**Избранный отрывок**
Однако аналогия не есть тождество. Симфонический танец в своих классических формах возник, видимо, раньше начала симфонизации музыки балета, хотя эта симфонизация и дала дальнейшие стимулы для его развития. Он может быть результатом и "отголоском" симфонизма в музыке балета, но может возникать и относительно самостоятельно, не опираясь на симфоничность музыки. Когда симфонический танец в балете существует на основе симфонического развития музыки, то все же музыкальный и хореографический "ряды" в буквальном смысле слова не совпадают: каждый из них обладает своей относительно самостоятельной логикой. Наконец, симфонический характер того или иного номера в музыке не всегда и не обязательно порождает непременно симфонический танец и в хореографии.
Хореография и музыка родственны, помимо прочего, и как искусства, развивающиеся во времени. Поэтому и в том, и в другом искусстве огромную роль в создании образов играет ритм. Если музыка дает танцу ритм уже в простейших формах, то тем более это относится к балету. Все богатство и многообразие танцевальных ритмов на сцене задается прежде всего музыкой, как задаются ею и темпы действия, и структурно-метрическая организация тех или иных хореографических эпизодов. Вместе с тем, относительная автономность и самостоятельность искусств, участвующих в художественном синтезе, сохраняющаяся даже при самом глубоком их единстве, обнаруживается и здесь. Глубоко ошибочно понимать танец только как простое зримое выражение музыки, основанное на точном "переводе" музыкального ритма в пластический и буквальном отанцовывании каждой ноты мелодии.
Соотношение музыкального и танцевального ритма может быть различным. Пользуясь музыкальными терминами, можно сказать, что они могут то идти в унисон (совпадать в каждом движении и звуке), то образовывать своего рода гетерофонию или подголосочную полифонию (совпадая в одних моментах и расходясь в других), то сочетаться по принципу полифонии и контрапункта (совпадать лишь в основных опорных точках при относительно независимом течении мелодии и танца).

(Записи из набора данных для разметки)
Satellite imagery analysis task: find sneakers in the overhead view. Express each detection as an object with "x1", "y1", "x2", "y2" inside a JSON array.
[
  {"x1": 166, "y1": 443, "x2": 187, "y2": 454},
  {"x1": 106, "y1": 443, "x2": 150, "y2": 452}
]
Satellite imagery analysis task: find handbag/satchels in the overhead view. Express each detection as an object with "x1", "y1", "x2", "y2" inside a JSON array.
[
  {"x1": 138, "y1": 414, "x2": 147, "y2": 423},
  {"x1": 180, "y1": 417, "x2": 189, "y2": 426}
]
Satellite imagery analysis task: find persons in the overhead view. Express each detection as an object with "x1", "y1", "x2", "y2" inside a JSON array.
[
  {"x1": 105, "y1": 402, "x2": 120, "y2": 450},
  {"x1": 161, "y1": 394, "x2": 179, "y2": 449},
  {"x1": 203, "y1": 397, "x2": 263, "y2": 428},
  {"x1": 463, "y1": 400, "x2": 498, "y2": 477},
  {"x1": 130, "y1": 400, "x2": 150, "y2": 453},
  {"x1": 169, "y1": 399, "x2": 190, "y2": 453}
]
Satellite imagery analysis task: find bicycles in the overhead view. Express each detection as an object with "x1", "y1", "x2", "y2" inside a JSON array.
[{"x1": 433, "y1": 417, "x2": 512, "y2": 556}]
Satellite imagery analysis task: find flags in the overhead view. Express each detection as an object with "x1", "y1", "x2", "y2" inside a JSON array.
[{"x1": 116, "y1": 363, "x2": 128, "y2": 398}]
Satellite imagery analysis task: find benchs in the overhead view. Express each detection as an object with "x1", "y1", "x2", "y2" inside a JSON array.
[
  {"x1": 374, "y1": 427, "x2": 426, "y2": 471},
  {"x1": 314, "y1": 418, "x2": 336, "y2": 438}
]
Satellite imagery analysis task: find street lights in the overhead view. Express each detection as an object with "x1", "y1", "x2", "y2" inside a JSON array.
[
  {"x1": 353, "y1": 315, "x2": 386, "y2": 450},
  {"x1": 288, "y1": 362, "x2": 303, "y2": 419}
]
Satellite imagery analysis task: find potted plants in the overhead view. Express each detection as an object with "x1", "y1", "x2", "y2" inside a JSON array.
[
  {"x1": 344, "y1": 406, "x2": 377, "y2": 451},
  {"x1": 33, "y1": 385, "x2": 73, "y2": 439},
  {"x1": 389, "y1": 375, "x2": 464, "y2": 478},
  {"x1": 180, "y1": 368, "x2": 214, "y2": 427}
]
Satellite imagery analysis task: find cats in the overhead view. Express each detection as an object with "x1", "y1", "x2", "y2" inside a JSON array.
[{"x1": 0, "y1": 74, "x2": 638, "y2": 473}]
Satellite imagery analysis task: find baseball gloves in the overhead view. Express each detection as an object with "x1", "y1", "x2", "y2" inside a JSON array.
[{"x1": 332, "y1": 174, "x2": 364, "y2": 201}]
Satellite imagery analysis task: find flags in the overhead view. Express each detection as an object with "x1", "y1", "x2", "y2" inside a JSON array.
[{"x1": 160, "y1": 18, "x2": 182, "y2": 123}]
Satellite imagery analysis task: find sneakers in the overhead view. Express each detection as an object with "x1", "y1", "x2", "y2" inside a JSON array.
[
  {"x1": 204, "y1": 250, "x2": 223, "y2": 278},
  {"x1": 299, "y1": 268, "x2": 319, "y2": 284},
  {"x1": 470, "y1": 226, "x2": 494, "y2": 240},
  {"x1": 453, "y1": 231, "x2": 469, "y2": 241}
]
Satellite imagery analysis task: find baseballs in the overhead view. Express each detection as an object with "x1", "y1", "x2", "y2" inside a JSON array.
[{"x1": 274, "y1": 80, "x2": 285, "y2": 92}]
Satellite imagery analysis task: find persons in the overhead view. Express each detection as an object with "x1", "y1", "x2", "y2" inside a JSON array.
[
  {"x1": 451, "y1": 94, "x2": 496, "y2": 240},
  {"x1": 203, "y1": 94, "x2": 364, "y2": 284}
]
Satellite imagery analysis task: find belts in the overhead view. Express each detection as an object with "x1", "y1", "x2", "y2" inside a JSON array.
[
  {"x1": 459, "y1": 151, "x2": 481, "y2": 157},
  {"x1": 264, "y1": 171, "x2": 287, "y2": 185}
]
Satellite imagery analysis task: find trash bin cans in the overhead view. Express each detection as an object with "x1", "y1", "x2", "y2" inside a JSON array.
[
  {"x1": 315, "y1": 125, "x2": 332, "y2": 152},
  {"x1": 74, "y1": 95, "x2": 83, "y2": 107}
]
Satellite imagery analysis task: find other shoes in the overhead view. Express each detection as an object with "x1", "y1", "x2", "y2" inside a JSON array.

**Цель**
Что, согласно отрывку о хореографии и музыке, играет огромную роль в создании образов в обоих этих искусствах? Эти строки для работы не понадобятся.

**Готовое решение**
Ритм.